Lena Tjarnberg, the vicar of Kiruna, reflected on the significance: “The church is Kiruna’s soul in some way, and in some way it’s a safe place. For me, it’s like a day of joy. But I think people also feel sad because we have to leave this place.”

Pastor Lena Tjarnberg in front of the historic wooden church (Reuters)

For many of the region’s indigenous Sami community, which has herded reindeer there for thousands of years, feelings are less mixed. The move is a reminder of much wider changes brought on by the expansion of mining.

“This area is traditional Sami land,” Lars-Marcus Kuhmunen, chair of the local Gabna Sami community, said. “This area was grazing land and also a land where the calves of the reindeer were born.”

If plans for another nearby mine go ahead after the move, that would cut the path from the reindeer’s summer and winter pastures, making herding “impossible” in the future, he said.

“Fifty years ago, my great-grandfather said that the mine is going to eat up our way of life, our reindeer herding.

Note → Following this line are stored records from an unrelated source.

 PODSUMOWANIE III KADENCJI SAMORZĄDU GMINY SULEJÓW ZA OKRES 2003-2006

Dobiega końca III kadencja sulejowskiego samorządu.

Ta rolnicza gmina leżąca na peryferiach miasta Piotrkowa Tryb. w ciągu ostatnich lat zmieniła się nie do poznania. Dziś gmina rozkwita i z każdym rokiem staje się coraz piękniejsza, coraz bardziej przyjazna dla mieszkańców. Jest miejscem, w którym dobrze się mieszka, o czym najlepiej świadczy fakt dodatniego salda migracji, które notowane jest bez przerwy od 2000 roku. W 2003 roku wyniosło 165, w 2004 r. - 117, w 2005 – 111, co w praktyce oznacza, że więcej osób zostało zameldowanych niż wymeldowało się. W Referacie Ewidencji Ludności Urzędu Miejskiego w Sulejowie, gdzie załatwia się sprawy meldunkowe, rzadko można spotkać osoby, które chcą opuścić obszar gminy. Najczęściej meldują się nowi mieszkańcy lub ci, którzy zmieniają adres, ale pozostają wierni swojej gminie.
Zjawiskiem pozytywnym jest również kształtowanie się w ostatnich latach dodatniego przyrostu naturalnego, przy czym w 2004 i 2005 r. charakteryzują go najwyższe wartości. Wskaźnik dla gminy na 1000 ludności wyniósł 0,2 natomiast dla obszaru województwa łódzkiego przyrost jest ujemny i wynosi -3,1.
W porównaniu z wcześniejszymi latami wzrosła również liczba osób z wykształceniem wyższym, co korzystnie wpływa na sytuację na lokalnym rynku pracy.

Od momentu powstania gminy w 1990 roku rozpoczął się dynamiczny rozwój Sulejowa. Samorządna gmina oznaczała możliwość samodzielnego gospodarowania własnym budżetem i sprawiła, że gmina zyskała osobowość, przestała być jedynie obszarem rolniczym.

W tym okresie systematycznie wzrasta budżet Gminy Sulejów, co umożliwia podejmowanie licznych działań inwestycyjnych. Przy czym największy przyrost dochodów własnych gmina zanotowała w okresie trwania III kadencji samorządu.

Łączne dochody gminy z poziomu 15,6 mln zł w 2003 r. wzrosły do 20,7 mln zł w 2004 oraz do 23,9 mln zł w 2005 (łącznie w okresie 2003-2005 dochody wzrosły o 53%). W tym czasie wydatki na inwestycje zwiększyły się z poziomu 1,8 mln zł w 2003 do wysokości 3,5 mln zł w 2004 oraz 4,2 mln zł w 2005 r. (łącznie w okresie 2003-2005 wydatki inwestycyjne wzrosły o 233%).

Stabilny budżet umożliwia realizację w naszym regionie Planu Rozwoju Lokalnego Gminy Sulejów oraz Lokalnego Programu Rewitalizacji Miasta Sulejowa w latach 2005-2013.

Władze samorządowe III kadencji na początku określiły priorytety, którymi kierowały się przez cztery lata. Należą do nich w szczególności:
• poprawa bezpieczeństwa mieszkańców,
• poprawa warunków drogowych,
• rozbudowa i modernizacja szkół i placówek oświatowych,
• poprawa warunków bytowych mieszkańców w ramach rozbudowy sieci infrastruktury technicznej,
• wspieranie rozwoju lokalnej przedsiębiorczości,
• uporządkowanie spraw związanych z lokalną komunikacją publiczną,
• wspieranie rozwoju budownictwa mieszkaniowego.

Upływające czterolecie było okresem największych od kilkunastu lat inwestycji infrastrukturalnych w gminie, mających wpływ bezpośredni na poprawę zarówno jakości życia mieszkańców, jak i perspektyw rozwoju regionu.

And he was right.”

Crowds have gathered to watch the major move (AFP/Getty)

The church is just one small part of the relocation project. LKAB says around 3,000 homes and 6,000 people need to move. Several public and commercial buildings are being torn down, and some, like the church, are being moved in one piece. Other buildings are being dismantled and rebuilt around the new city centre. Hundreds of new homes, shops and a new city hall have also been built.

The shift should allow LKAB, which produces 80 per cent of the iron ore mined in Europe, to continue to extend its operation for decades to come.

The state-owned firm has brought up around 2 billion tonnes of ore since the 1890s, mainly from the Kiruna mine. Mineral resources are estimated at another 6 billion tonnes in Kiruna and nearby Svappavaara and Malmberget. LKAB is now planning the new mine next to the existing Kiruna site.

Mine-operator LKAB has spent the last year widening the road for the journey (Reuters)

As well as iron ore, the proposed Per Geijer mine contains significant deposits of rare earth elements, a group of 17 metals critical to products from lasers to smartphones and green technology key to meeting Europe’s climate goals.

Europe – and much of the rest of the world – is currently almost completely dependent on China for the supply and processing of rare earths.

In March this year, the EU designated Per Geijer as a Strategic Project which could help speed up the process of getting the new mine into production. Around 5km down the road, Kiruna’s new city centre will also be taking shape.

“The church is ... a statement or a symbol for this city transformation,” mayor Mats Taaveniku told Reuters. “We are right now half on the way. We have 10 years left to move the rest of the city.”